Aliases: MOAT-B, MOATB
Gene name: ATP binding cassette subfamily C member 4 (ABCC4)


MRP4 is an ATP-dependent, unidirectional efflux transporter belonging to the C subfamily of the ABC protein superfamily. It is expressed in the kidney, blood-brain barrier (BBB), liver, and other tissues, and its localization to the basolateral or apical membranes is tissue-dependent. It plays an important role in alleviating the impact of cholestasis on hepatocytes by effluxing bile acids into the blood, and can be up-regulated in the liver in such instances. It may also be important in limiting CNS and hematopoietic cell exposure to xenobiotics, and as a transporter of cell signaling molecules. MRP4 has wide substrate specificity, including nucleoside analogs and antiviral drugs; however, reports of clinical DDIs due to MRP4 modulation are rare. MRP4 is highly polymorphic, and some of these polymorphisms may be clinically relevant. Current FDA and EMA guidances make no specific recommendations for MRP4. However, this transporter may be important where active renal secretion is suspected, or where changes in circulating levels of bile salts are observed.

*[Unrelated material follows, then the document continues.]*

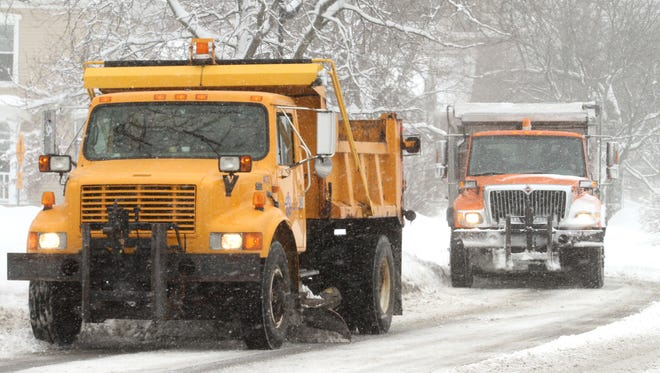 Brighton DPW plow trucks clear area roads surrounding Main Street in downtown Brighton in this undated file photo.
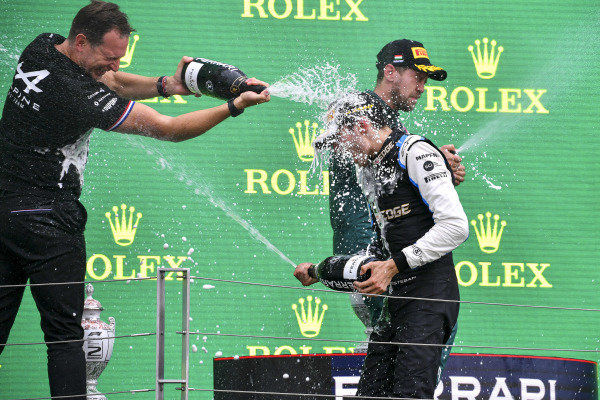 Laurent Rossi, CEO, Alpine F1, and Esteban Ocon, Alpine F1, 1st position, spray Champagne on the podium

MRP4 (recently reviewed in [1] is found in a variety of human tissues, with high levels of mRNA expression in the kidney and prostate, and lower levels in the liver, testis, ovary, lung, parotid gland, adrenal gland, and in various neurons and blood cells. MRP4 localizes to different membranes in different polarized cells. In the liver, choroid plexus, prostatic acinar cells, and the GIT, MRP4 is expressed at the basolateral membrane, while in the brain capillary endothelium and renal proximal tubule cells it is expressed at the apical membrane [2-6]. This means that, for instance, in the liver (where its abundance is relatively low) it effluxes its substrates into the bloodstream, whilst in the kidney (where it is one of the dominating ABC transporters [7]) it effluxes into the urine.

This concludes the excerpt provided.